**AUFGABENLISTE:**
1/ Nenne alle Bewertungen, die der Text zur Analyse der unnötigen Beschäftigung mit den Dingen zuschreibt.
2/ Beantworte anhand des Textes zur Analyse:
(a) Was macht die Vereinigung mit Gott vor allem so schwer?
(b) Was verlangt der Wandel vor Gott vor allem?
(c) Was wird als das höchste erstrebenswerte Gut erachtet?

**TEXT ZUR ANALYSE:**
1. Die Grundlagen des Wandels vor Gott 

Es ist nicht leicht, den Wandel in der Gegenwart Gottes zu pflegen. Was uns die Vereinigung mit Gott so schwer macht, ist vor allem unsere sinnlich gebundene und den äußeren Dingen so sehr unterworfene Natur. Beständig sind wir von ihnen umworben und ihren Einwirkungen ausgesetzt, und allzu leicht gewähren wir allen möglichen Geschöpfen Einlaß in unser Inneres.

Der Wandel vor Gott aber verlangt vor allem Sammlung nach innen. Eine sorgfältige Aufmerksamkeit auf sich selbst ist notwendig. Die Geschöpfe dürfen nur in soweit Eingang in unser Inneres finden, als sie die Seele zu Gott führen können. Alle unnötige Beschäftigung mit den Dingen muß als zweckwidrig abgelehnt und darum als unnütz, ja als schädlich betrachtet werden. Nur eines gilt als wesentlich und von Bedeutung: Gott und was mit Gott verbindet. Alles Übrige wird in Ihm gewertet und um seinetwillen gesucht. Das Wohlgefallen Gottes wird als das höchste erstrebenswerte Gut erachtet und allem andern vorgezogen.

**GESAMMELTES MATERIAL:**
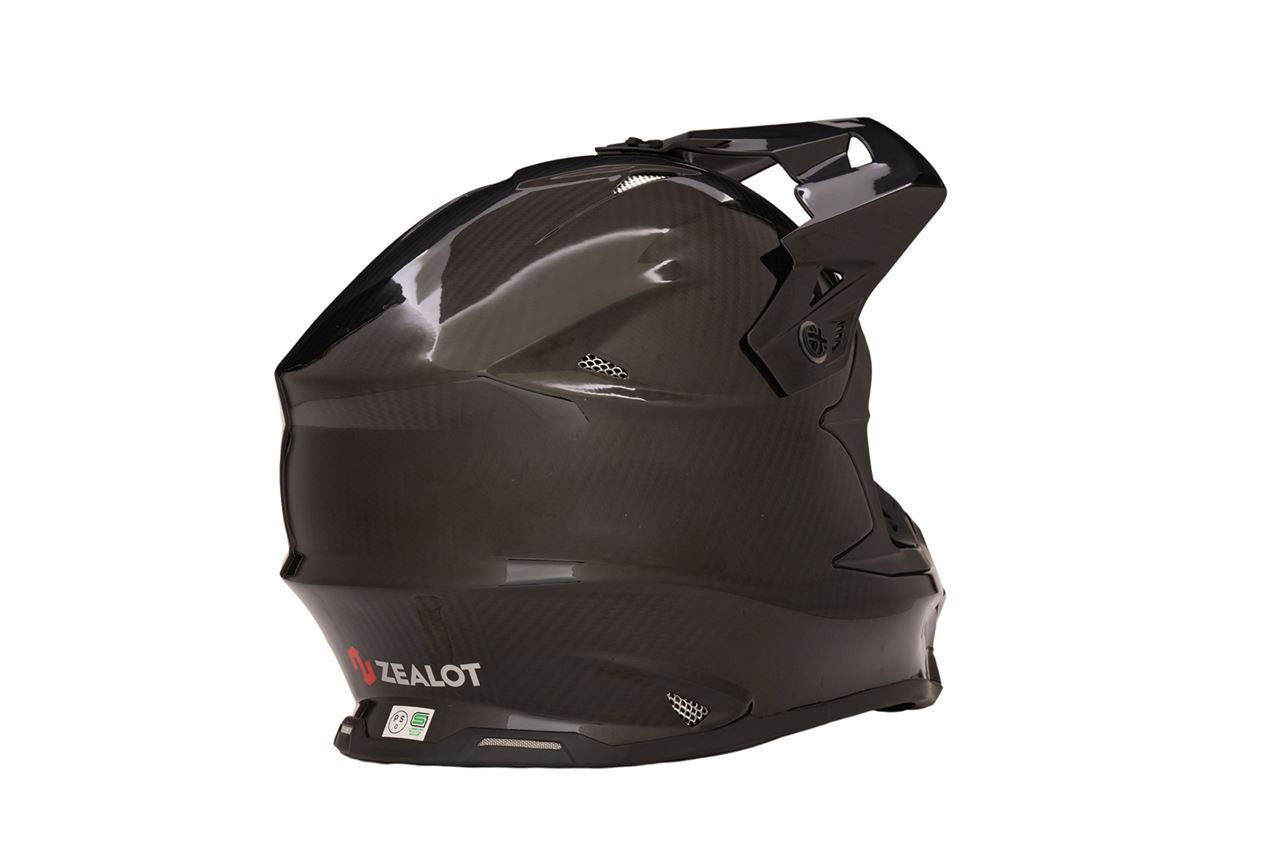 Mad Jumper 2 Off-Road Helmet Hybrid Standard Off-Road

**LÖSUNGEN JE AUFGABE:**
1/ zweckwidrig, unnütz, schädlich

2/
(a) Unsere sinnlich gebundene und den äußeren Dingen so sehr unterworfene Natur.
(b) Sammlung nach innen.
(c) Das Wohlgefallen Gottes.